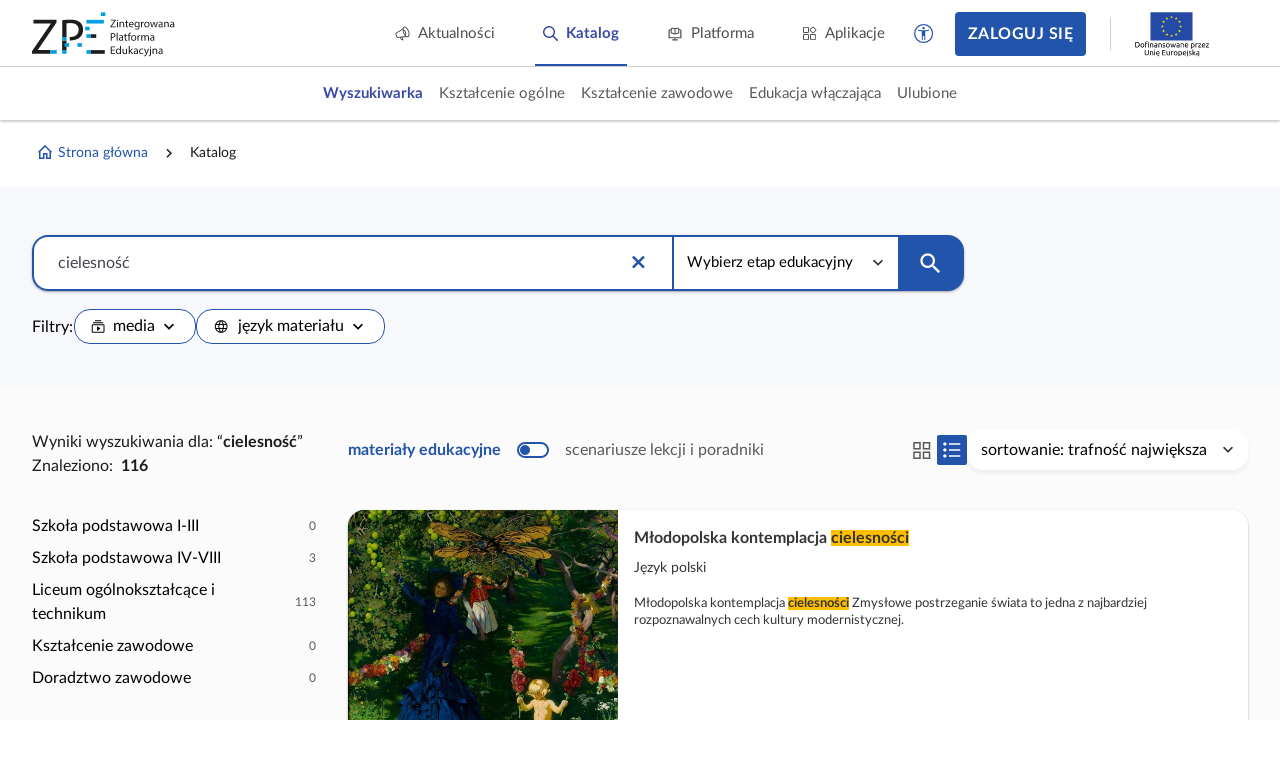

--- FILE ---
content_type: text/html; charset=UTF-8
request_url: https://zpe.gov.pl/szukaj?query=cielesno%C5%9B%C4%87
body_size: 660
content:
<!DOCTYPE html>
<html lang="pl" data-wcag-font-size="100">
<head>
    <meta charset="utf-8">
    <meta http-equiv="X-UA-Compatible" content="IE=edge">
    <meta name="viewport" content="width=device-width, initial-scale=1, user-scalable=yes, maximum-scale=5">
    <link rel="shortcut icon" type="image/x-icon" href="https://static.zpe.gov.pl/portal/assets/3159/img/favicon.ico"/>
    <title>
        Zintegrowana Platforma Edukacyjna
    </title>

    <script type="text/javascript" src="/config.js"></script>

    <script type="text/javascript" src="https://static.zpe.gov.pl/portal/assets/3159/c/mathjax/es5/tex-mml-chtml.js"></script><link rel="stylesheet" href="https://static.zpe.gov.pl/portal/assets/3159/c/main.css"><link rel="stylesheet" href="https://static.zpe.gov.pl/portal/assets/3159/c/style.css">
        <!-- Global site tag (gtag.js) - Google Analytics -->
    <script async src="https://www.googletagmanager.com/gtag/js?id=UA-135367972-1"></script>
    <script>
        window.dataLayer = window.dataLayer || [];
        function gtag() {
            dataLayer.push(arguments);
        }
        gtag('js', new Date());
        gtag('config', 'UA-135367972-1');
    </script>
    </head>


<body class="no-transition
                ">

<div id="app" class=""></div>

<script type="text/javascript" src="https://static.zpe.gov.pl/portal/assets/3159/c/main.js"></script>
</body>
</html>
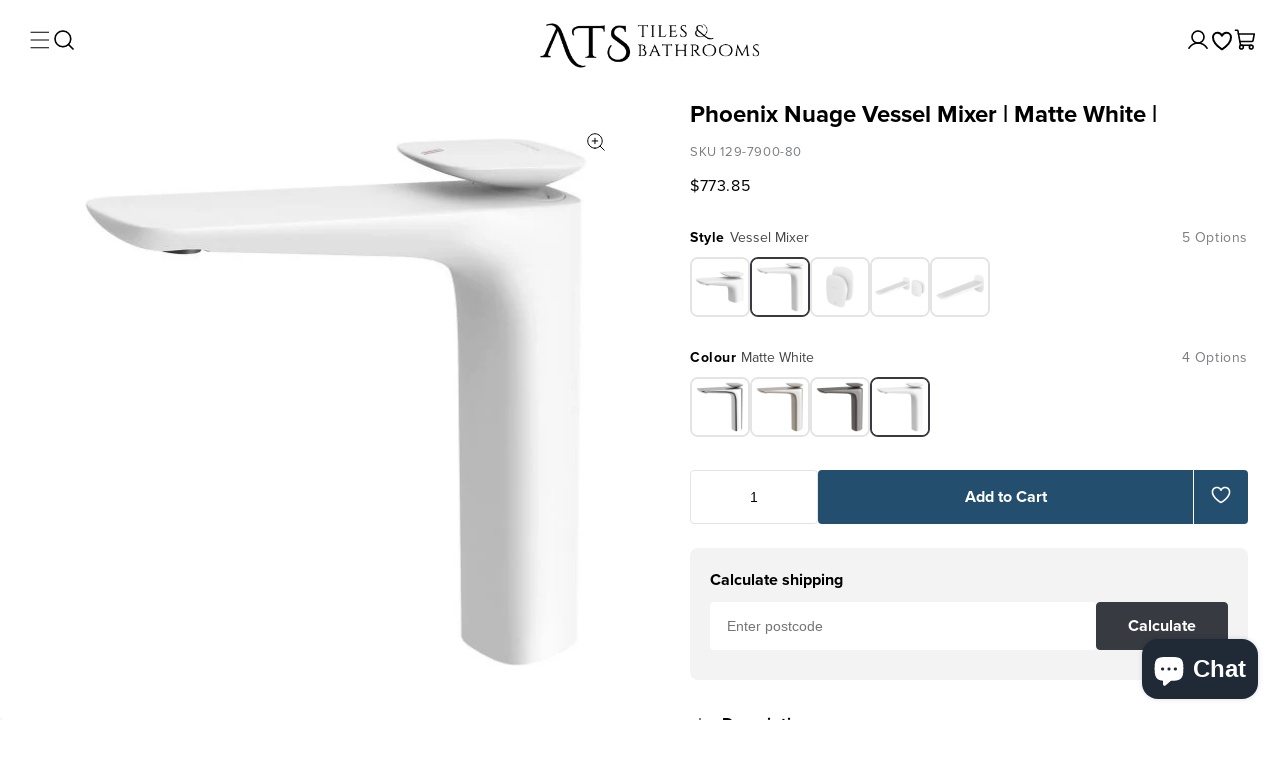

--- FILE ---
content_type: text/html; charset=UTF-8
request_url: https://front.smartwishlist.webmarked.net/v6/fetchstoredata.php?callback=jQuery22005734917448104051_1768786354821&store_domain=ats.sydney&store_id=25165135960&customer_id=0&_=1768786354822
body_size: 1089
content:
jQuery22005734917448104051_1768786354821({"add_tooltip_text":"Add to &lt;a href=&#039;\/a\/wishlist&#039;&gt;Wishlist&lt;\/a&gt;","remove_tooltip_text":"Remove from &lt;a href=&#039;\/a\/wishlist&#039;&gt;Wishlist&lt;\/a&gt;","wishlist_icon_color":"#000000","wishlist_icon_hover_color":"#000000","wishlist_icon_name":"heart-o","wishlist_icon_hover_name":"heart","extra_icon_class_name":"heart","extra_icon_hover_class_name":"","use_extra_icon":"0","display_item_count":"0","use_custom_location":"0","custom_location":null,"tooltip_offset_x":"0px","tooltip_offset_y":"0px","proxy_base":"\/a\/wishlist","tooltip_position":"top","display_tooltip":"1","display_topbadge":"1","topbadge_color":"#ffffff","topbadge_background_color":"#000000","topbadge_padding":"2px 6px","enable_accounts":"1","force_login":"0","extra_css_product":"\/*div#smartwishlist {\r\n    margin-top: 15px !important;\r\n}\r\ndiv#smartwishlist:hover {\r\n    border: 2px solid #d82d28 !important;\r\n    color: #ffffff;\r\n    background: #d82d28 !important;\r\n}\r\ndiv#smartwishlist:hover i#wishlist_icon {\r\n  color: #fff;\r\n}\r\n#sw_wishlist_label {\r\n    margin-left: 10px;\r\n    display: inline-block;\r\n    position: relative;\r\n}\r\ndiv#smartwishlist:hover #sw_wishlist_label {\r\n  color: #fff;\r\n}\r\ndiv#smartwishlist {\r\n     margin: 20px 0;\r\n    background: transparent;\r\n    border: 2px solid #000;\r\n    color: #000;\r\n    margin-top: 15px;\r\n    border-radius: 0;\r\n    float: left;\r\n    display: block;\r\n    width: 100%;\r\n    display: block;\r\n    border: 2px solid !important;\r\n    padding: 20px;\r\n}\r\n#bookmarkit.swpbutton2 {\r\n    padding: 0;\r\n    height: 63px !important;\r\n    line-height: 63px !important;\r\n    text-align: center !important;\r\n    display: block !important;\r\n    width: 100% !important;\r\n}\r\n.unbookmarked {\r\n    color: #000000 !important;\r\n    text-transform: uppercase !important;\r\n    font-weight: 600 !important;\r\n    letter-spacing: 0.5px !important;\r\n}\r\n\r\n#sw_wishlist_label {\r\n    margin-left: 10px;\r\n    text-transform: uppercase !important;\r\n    font-weight: 600 !important;\r\n    letter-spacing: 0.5px !important;\r\n    font-size: 14px;\r\n}\r\n*\/.unbookmarked {\n    color: #000000 !important;\n}\n\n.unbookmarked:hover {\n    color:  #000000;\n}\n\n.bookmarked {\n    color:  #000000;\n}\n\n.bookmarked:hover {\n    color:  #000000;\n}\n\n\n.tooltip-store-theme {\n\tborder-radius: 5px !important; \n\tborder: 1px solid #a79c9d !important;\n\tbackground: #a79c9d !important;\n\tcolor: #ffffff !important;\n}\n\n.tooltipster-content a {\n    color: #ffffff;\n    text-decoration: underline;\n}\n\n.tooltipster-content a:hover {\n    color: #ffffff;\n    text-decoration: underline;\n}\n\n.tooltipster-content a:visited {\n    color: #ffffff;\n    text-decoration: underline;\n}\n\n.tooltip-store-theme .tooltipster-content {\n    font-family: inherit !important;\n    font-size: 12px !important;\n}.smartwishlist{cursor:pointer;}","display_tooltip_productpage":"1","use_autosetup":"0","display_fixed_link":"0","swfl_html":"&lt;i class=&quot;fa fa-heart-o&quot;&gt;&lt;\/i&gt; My Wishlist","swfl_text":"&lt;i class=&quot;fa fa-heart-o&quot;&gt;&lt;\/i&gt; My Wishlist","swfl_orientation_desktop":"vertical","swfl_position_desktop":"left","swfl_margin_desktop":"bottom","swfl_margin_value_desktop":"40%","swfl_background_color":"#31B0D5","swfl_text_color":"#fff","swpbutton_type":"2","swpbutton_add_text":"Add to Wishlist","swpbutton_remove_text":"Remove from Wishlist","swpbutton_font_family":"inherit","swpbutton_label_fontsize":"14px","swpbutton_icon_fontsize":"14px","swpbutton3_color":"#ffffff","swpbutton3_background_color":"#31b0d5","swpbutton3_radius":"4px","swpbutton3_width_desktop":"200px","swpbutton3_width_mobile":"100%","swpbutton3_height":"40px","optimize_swpbutton_mobile":"1","mobile_max_width":"500px","disable_notification":"0","wishlist_items":[]});

--- FILE ---
content_type: text/json
request_url: https://conf.config-security.com/model
body_size: 85
content:
{"title":"recommendation AI model (keras)","structure":"release_id=0x59:7d:45:28:48:3d:5c:47:2c:36:56:68:32:41:67:37:79:40:27:7d:39:71:5f:34:72:61:5d:79:29;keras;su00d3debt8aapkzyomarzsa7r3btcvzp6meplpzdwo5by7z86h3pygiy0f0fg9mecq3jxbr","weights":"../weights/597d4528.h5","biases":"../biases/597d4528.h5"}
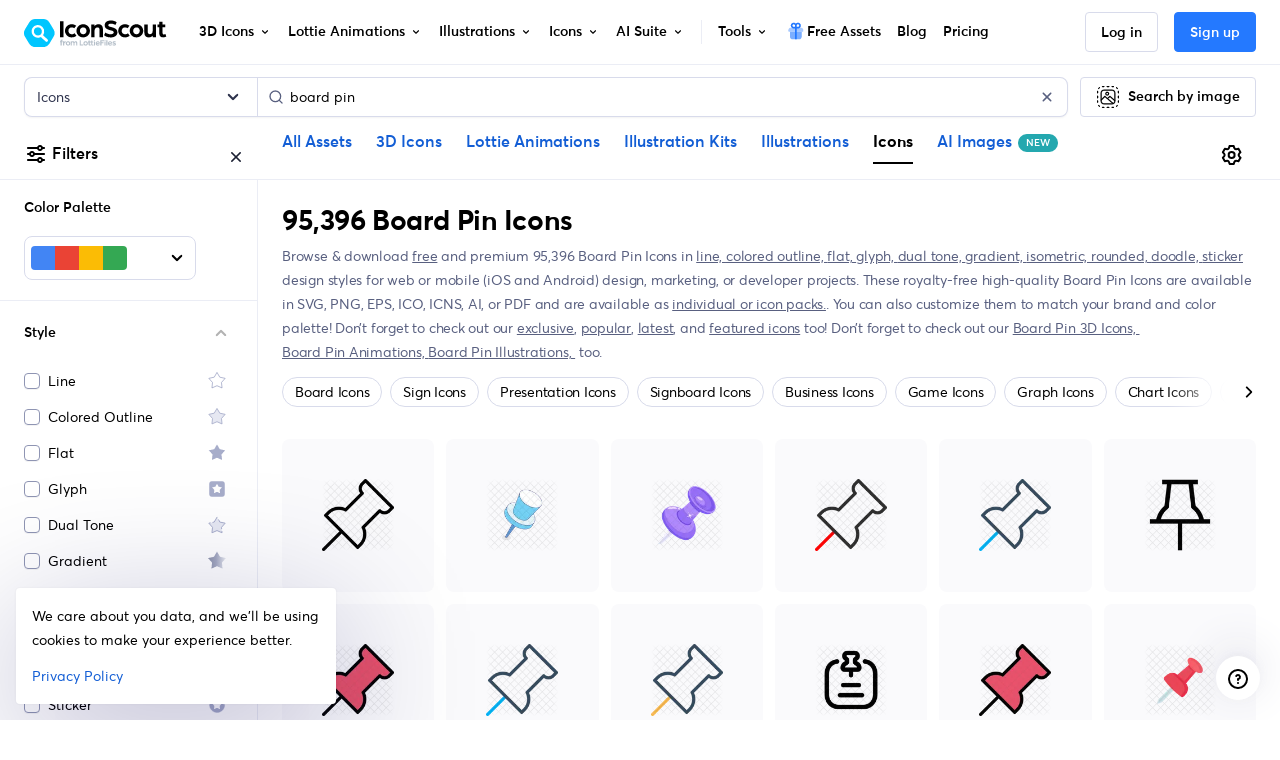

--- FILE ---
content_type: image/svg+xml
request_url: https://cdna.iconscout.com/img/style-1.7cd3b22.svg
body_size: -278
content:
<svg width="24" height="24" viewBox="0 0 24 24" fill="none" xmlns="http://www.w3.org/2000/svg">
<g opacity="0.64">
<path fill-rule="evenodd" clip-rule="evenodd" d="M17.8171 6.85715L15.6113 9.94438V15.0872L17.8171 12V6.85715Z" fill="#767FAD"/>
<path fill-rule="evenodd" clip-rule="evenodd" d="M15.6113 9.9444L19.3616 12.487V17.6299L15.6113 15.0873V9.9444Z" fill="#767FAD"/>
<path fill-rule="evenodd" clip-rule="evenodd" d="M19.3598 12.487L13.5926 12.2298L10.5631 15.0748L9.20455 11.8286L3.58203 11.0442V16.1871L9.20455 16.9714L10.5631 20.2176L13.5926 17.3727L19.3598 17.6299V12.487Z" fill="#767FAD"/>
<path fill-rule="evenodd" clip-rule="evenodd" d="M3.58203 11.0442L8.50956 9.29517V14.438L3.58203 16.1871V11.0442Z" fill="#767FAD"/>
<path fill-rule="evenodd" clip-rule="evenodd" d="M8.50988 9.29516L8.06445 5.96548V11.1083L8.50988 14.438V9.29516Z" fill="#767FAD"/>
<path fill-rule="evenodd" clip-rule="evenodd" d="M8.06445 5.96548L12.4684 8.13067L17.8156 6.85717V12L12.4684 13.2735L8.06445 11.1083V5.96548Z" fill="#767FAD"/>
<path d="M17.8154 6.85716L15.6096 9.9444L19.3598 12.487L13.5927 12.2298L10.5632 15.0748L9.20465 11.8286L3.5821 11.0442L8.50965 9.29516L8.06423 5.96548L12.4682 8.13067L17.8154 6.85716Z" fill="#D8DBEB"/>
</g>
</svg>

:: What you need to do ::
For every line of the material above that contains the word "title", show the line.

:: Final answer ::
    <title>
    </title>
{"title":"recommendation AI model (keras)","structure":"release_id=0x59:7d:45:28:48:3d:5c:47:2c:36:56:68:32:41:67:37:79:40:27:7d:39:71:5f:34:72:61:5d:79:29;keras;su00d3debt8aapkzyomarzsa7r3btcvzp6meplpzdwo5by7z86h3pygiy0f0fg9mecq3jxbr","weights":"../weights/597d4528.h5","biases":"../biases/597d4528.h5"}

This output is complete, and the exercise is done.